Thankful to be alive

By SAMANTHA HEALY

AFTER spending 15 gruelling hours in the icy waters off the Tweed Coast, Joel Wilson and Scott Warren were in remarkably good spirits yesterday following their dramatic rescue near Brunswick Heads.

The two, draped in hospital blankets, spoke candidly about their ordeal yesterday and the relief they felt when they were spotted by a rescue helicopter.

"We can't thank everyone enough," Mr Wilson said. "The Coastguard, Tweed Police, Tweed Hospital, Careflight.

"It's just great to be back on dry land. The room feels like it's still rocking. We're just looking forward to a hot shower and a sleep."

Mr Wilson, a civil engineer from Kingscliff and Mr Warren, a demolition worker from Brisbane, both 26 and fathers of young children, set out for a quick afternoon sail at 4pm on Thursday from Cudgen Creek. But what started out as a one-hour trip quickly turned into every boaties nightmare when their 12-foot catamaran "cart wheeled" in rough seas, dumping the two men into the icy waters.

For the next 15 hours, they clung to the overturned boat and focused on survival and returning home to their families. After the men failed to return, they were reported missing by a friend. Police located their car and boat trailer where the men had left them and a search and rescue operation was immediately launched with rescuers patrolling up and down the coast for much of the night.

Shortly before 7.30am, the men were spotted by a rescue helicopter, clinging to their overturned catamaran three nautical miles off Brunswick Heads.

They were winched from the water and airlifted to Tweed Hospital. The men, in remarkably good health, were released from hospital several hours later to be reunited with their worried, but relieved, families.

"At one point, we made the decision we wouldn't be able to swim for it so we improvised and made a little shelter for ourselves and just waited to be rescued," Mr Wilson said.

"But we are glad we had wetsuits on. It's just good to be home."

It is understood the men did not have life jackets or boat lighting and due to the expected short trip also had no food or water on board.

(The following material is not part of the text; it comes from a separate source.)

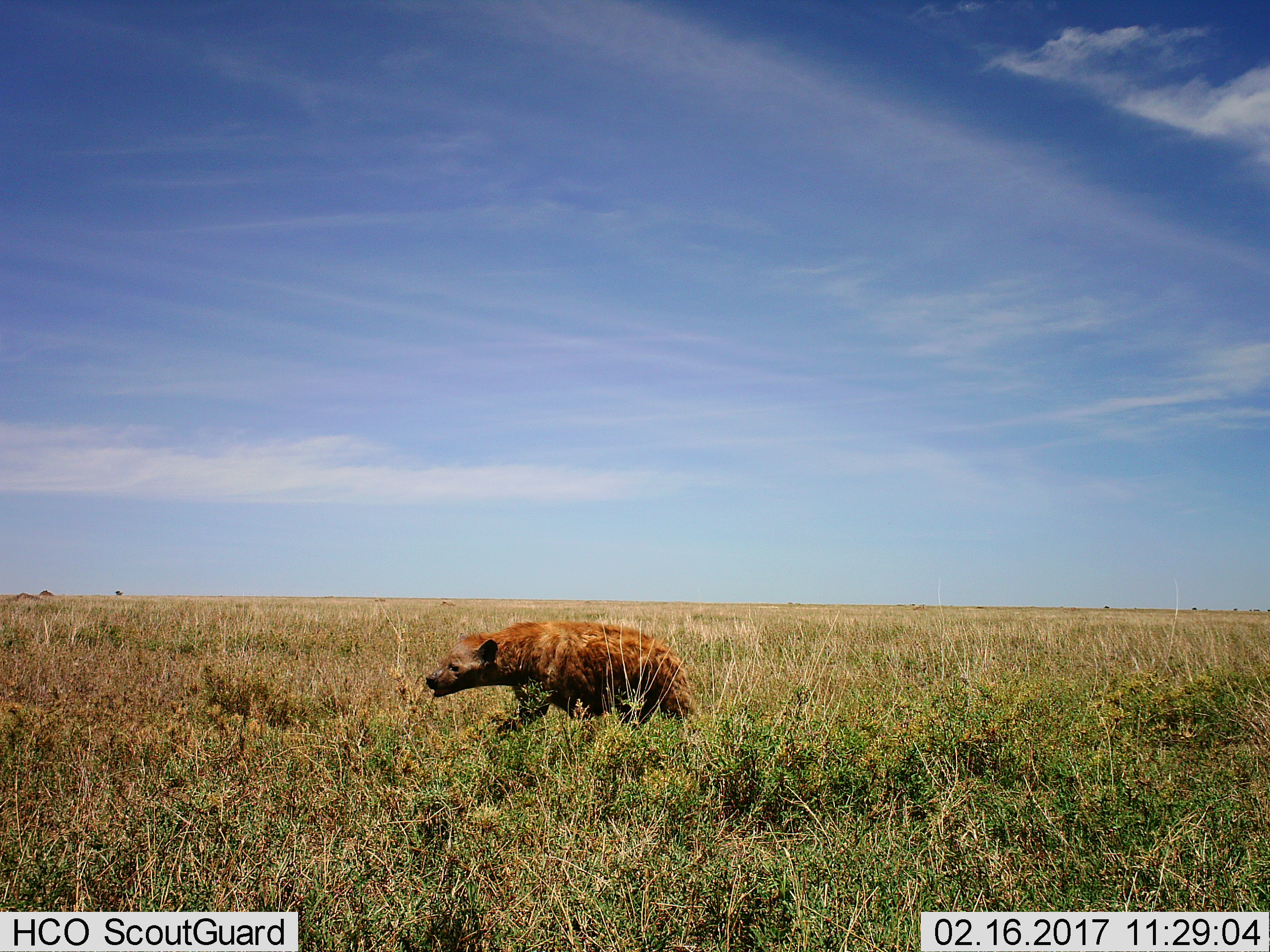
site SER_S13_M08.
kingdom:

Tweed Coast Sea Rescuer Anthony Smith, who allegedly spotted a three-metre shark as he scoured the area aboard a jet ski, was critical of the sailors for heading out to sea without a radio on board.

Local police said the men were just lucky to be alive. A spokesman from the Tweed Hospital said the water temperature, which was approximately 19 degrees celsius, was enough to cause hypothermia.

"The obvious risks are hypothermia, drowning or aspirating sea water, trauma injuries, dehydration and psychological trauma," the spokesman said.

"Everyone handles a situation like this differently.

"An older person may only last a couple of hours but these men were both strong and fit."

Now the avid sailors are back on dry land, their conversation quickly turned to the exaggerated tales they can tell at their local pub.

"Scott was convinced he had seen a shark and heard a thud on the boat," Mr Wilson said. "I don't know about that. I didn't see anything."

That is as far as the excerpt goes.